:: TASK STATEMENT ::
Please print each entry below exactly as it reads.

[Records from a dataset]
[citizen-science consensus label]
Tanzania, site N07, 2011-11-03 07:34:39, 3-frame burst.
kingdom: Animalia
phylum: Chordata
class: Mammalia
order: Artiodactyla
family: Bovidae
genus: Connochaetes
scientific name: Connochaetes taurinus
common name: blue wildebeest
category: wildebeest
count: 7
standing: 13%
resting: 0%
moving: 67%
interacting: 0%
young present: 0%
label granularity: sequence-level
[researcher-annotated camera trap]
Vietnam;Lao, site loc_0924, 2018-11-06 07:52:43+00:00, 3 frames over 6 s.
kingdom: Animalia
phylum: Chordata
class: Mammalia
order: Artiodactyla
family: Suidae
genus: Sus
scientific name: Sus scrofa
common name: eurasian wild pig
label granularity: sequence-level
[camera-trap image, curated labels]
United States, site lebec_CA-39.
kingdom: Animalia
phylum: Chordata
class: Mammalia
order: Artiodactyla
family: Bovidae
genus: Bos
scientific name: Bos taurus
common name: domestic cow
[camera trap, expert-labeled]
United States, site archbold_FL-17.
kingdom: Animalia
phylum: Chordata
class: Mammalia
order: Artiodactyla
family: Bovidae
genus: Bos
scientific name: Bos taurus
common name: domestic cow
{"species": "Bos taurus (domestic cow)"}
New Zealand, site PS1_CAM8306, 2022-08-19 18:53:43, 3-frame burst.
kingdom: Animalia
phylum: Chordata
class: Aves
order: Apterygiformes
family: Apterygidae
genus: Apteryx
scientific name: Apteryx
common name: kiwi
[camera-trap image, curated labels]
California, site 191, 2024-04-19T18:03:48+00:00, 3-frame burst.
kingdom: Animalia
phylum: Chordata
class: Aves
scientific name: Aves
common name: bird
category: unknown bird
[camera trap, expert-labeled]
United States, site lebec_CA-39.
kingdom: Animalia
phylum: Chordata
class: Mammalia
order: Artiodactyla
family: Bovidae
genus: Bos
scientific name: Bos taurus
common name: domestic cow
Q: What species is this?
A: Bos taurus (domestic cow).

:: ANSWER BOX ::
[citizen-science consensus label]
Tanzania, site N07, 2011-11-03 07:34:39, 3-frame burst.
kingdom: Animalia
phylum: Chordata
class: Mammalia
order: Artiodactyla
family: Bovidae
genus: Connochaetes
scientific name: Connochaetes taurinus
common name: blue wildebeest
category: wildebeest
count: 7
standing: 13%
resting: 0%
moving: 67%
interacting: 0%
young present: 0%
label granularity: sequence-level
[researcher-annotated camera trap]
Vietnam;Lao, site loc_0924, 2018-11-06 07:52:43+00:00, 3 frames over 6 s.
kingdom: Animalia
phylum: Chordata
class: Mammalia
order: Artiodactyla
family: Suidae
genus: Sus
scientific name: Sus scrofa
common name: eurasian wild pig
label granularity: sequence-level
[camera-trap image, curated labels]
United States, site lebec_CA-39.
kingdom: Animalia
phylum: Chordata
class: Mammalia
order: Artiodactyla
family: Bovidae
genus: Bos
scientific name: Bos taurus
common name: domestic cow
[camera trap, expert-labeled]
United States, site archbold_FL-17.
kingdom: Animalia
phylum: Chordata
class: Mammalia
order: Artiodactyla
family: Bovidae
genus: Bos
scientific name: Bos taurus
common name: domestic cow
{"species": "Bos taurus (domestic cow)"}
New Zealand, site PS1_CAM8306, 2022-08-19 18:53:43, 3-frame burst.
kingdom: Animalia
phylum: Chordata
class: Aves
order: Apterygiformes
family: Apterygidae
genus: Apteryx
scientific name: Apteryx
common name: kiwi
[camera-trap image, curated labels]
California, site 191, 2024-04-19T18:03:48+00:00, 3-frame burst.
kingdom: Animalia
phylum: Chordata
class: Aves
scientific name: Aves
common name: bird
category: unknown bird
[camera trap, expert-labeled]
United States, site lebec_CA-39.
kingdom: Animalia
phylum: Chordata
class: Mammalia
order: Artiodactyla
family: Bovidae
genus: Bos
scientific name: Bos taurus
common name: domestic cow
Q: What species is this?
A: Bos taurus (domestic cow).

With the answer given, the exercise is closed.